Car reviews - Ford - Fiesta - XR4 3-dr hatch
Value, keeps true to the small fast/fun Ford ethos yet is refined and comfortable, safety equipement, everyday practicality, uniquely adorable
Room for improvement
High-set front seats, no cruise control, coloured cabin trim may not be to everybody’s taste
8 Jun 2007
SINCE the days of the competition Cortina and Escorts of the 1960s and ‘70s, many car enthusiasts have held a soft spot for small, fast Fords.
Though simple in design, their favourable power-to-weight ratio, combined with elegantly straightforward engineering and a fair degree of reliability and durability, helped the populus brand to achieve pole position in the highly coveted teenage bedroom wall-poster podium.
Oh, these made-over family cars also led to global competition victories, which then resulted in sales spikes and the birth of automotive urban-car legends.
Fast forward to today and the spirit of the old rear-wheel drive Dagenham Dustbins – as the Cortina and Escort were affectionally dubbed – lives on in the new Fiesta XR4.
The recipe is simple and straightforward… no turbo, just a big torquey 2.0-litre twin-cam engine plumbed into the proboscis of a lightweight hatchback.
Now even today’s most basic Fiesta – with its sharp steering and entertaining handling and grippy roadholding – has no shortage of fans, so Ford’s decision to implement firmer suspension, a quicker steering rack and shorter gear ratios to go with an almost 50 per cent leap in engine power sounds very promising indeed.
And the result is brilliant.
Forget that it costs under $25,000… the XR4 would impress us at $30,000, with its sweet-sounding and eager-to-rev powerplant that seems to have plenty of torque in reserve.
You can poodle about in a higher gear than usual and still have the engine tractability to pull forward at any time.
Meanwhile, the XR4’s taut body control means that you can throw this around corners at high speed, time and again, relying on the huge grip offered by the tyres.
Keeping in mind that this is just a light car, there seems to be little of the engine and road noise intrusion that lesser Fiestas suffer, so despite the sporting edge, the XR4 is actually more refined than its more comfort-orientated siblings… bonus!
Topping this off is a firm yet surprisingly pliant ride quality. Ford says it spent millions honing this chassis on tough winding roads and internationally renowned racetracks, and the evidence presented here certainly supports this.
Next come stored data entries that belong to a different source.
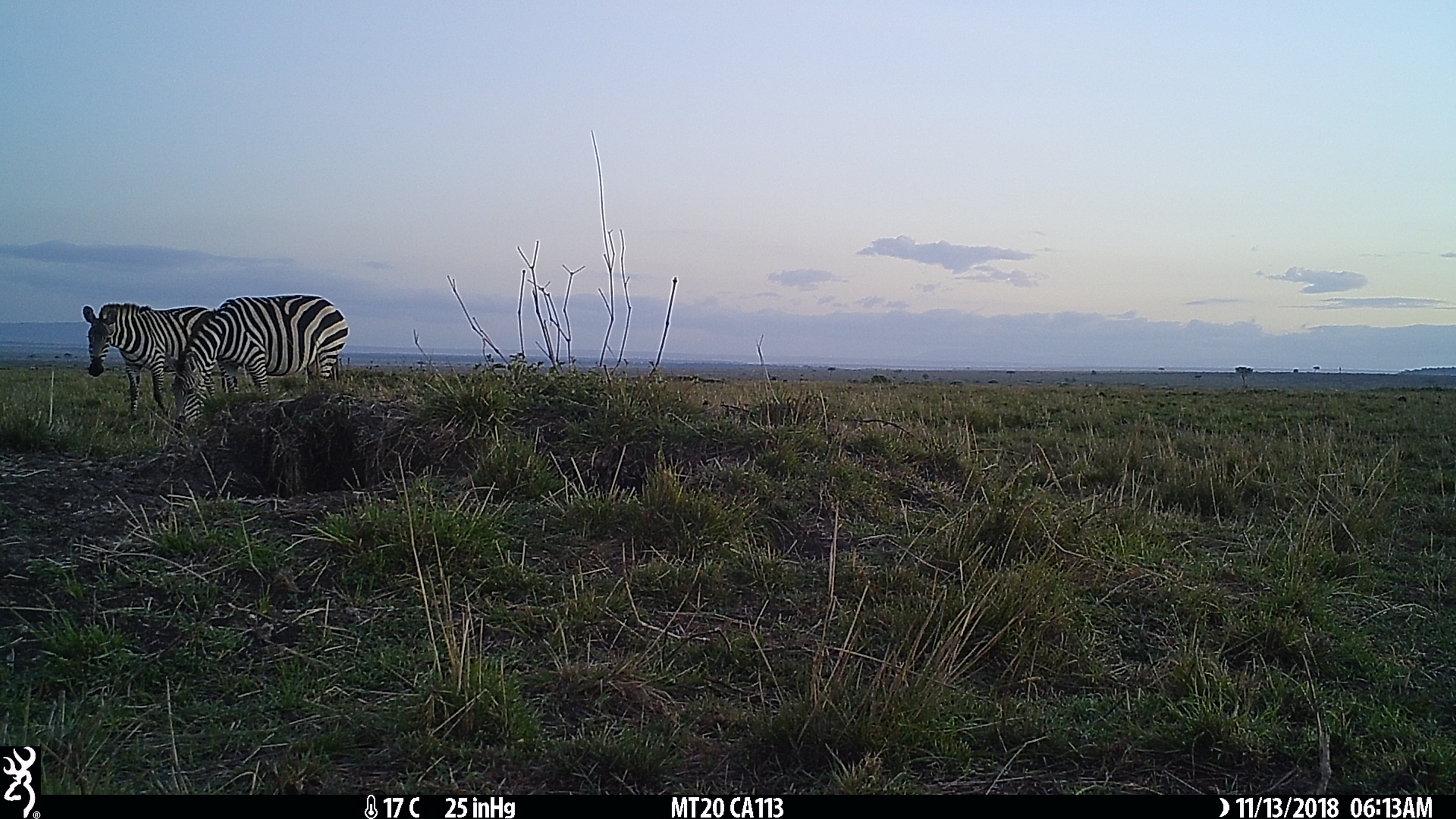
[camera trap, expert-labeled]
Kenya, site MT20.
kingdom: Animalia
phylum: Chordata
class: Mammalia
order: Perissodactyla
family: Equidae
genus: Equus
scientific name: Equus quagga burchellii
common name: burchell's zebra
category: zebra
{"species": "zebra (burchell's zebra) (Equus quagga burchellii)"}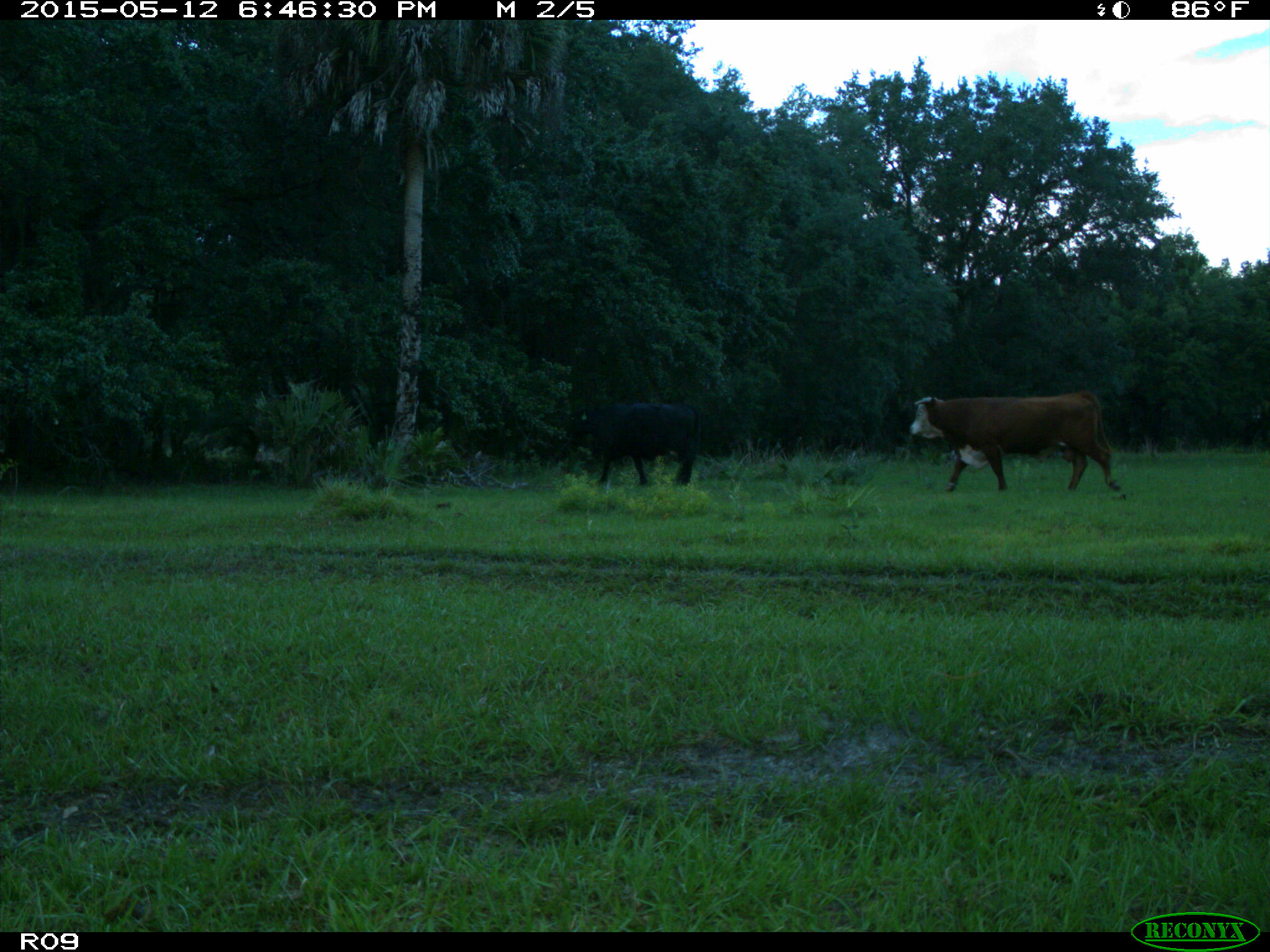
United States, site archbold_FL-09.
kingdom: Animalia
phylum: Chordata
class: Mammalia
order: Artiodactyla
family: Bovidae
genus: Bos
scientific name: Bos taurus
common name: domestic cow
Quite honestly, for what the XR4 is, finding dynamic or driveability fault is just knit picking.
Considering how quietly and composed the Fiesta is at the national speed limit, the omission of cruise control is extremely disappointing.
This car’s sheer eagerness and ability to carve up through tight country corners revealed just how thick the A-pillars really are. But that’s a criticism reserved for virtually every new car these days.
Some people may also find the coloured dash panel an eyesore, or the instrumentation display a tad busy, but these are only minor qualms in an otherwise extremely well constructed and presented interior.
Perhaps front seats that are set too high for drivers wishing to sit lower to the ground is probably the most serious flaw.
Otherwise, the Fiesta XR4 is a bite-sized bombshell of a light car that will surely put a smile on the dial of any hot-hatch lover.
It isn’t as rapid or raw as the much-loved Renault Clio Sport, but that car is now dead and this one costs much, much less.
Ford has imbued the soul of its long-gone small-car greats in the Focus XR5 Turbo, and has achieved the same trick again in the fine Fiesta XR4.
It has fun, safety, practicality and economy all rolled into one.
Is the Fiesta XR4 the best new-car buy for under $25,000? If you like your light car spirited and spicy, we think the latest in a long string of small fast Fords is it!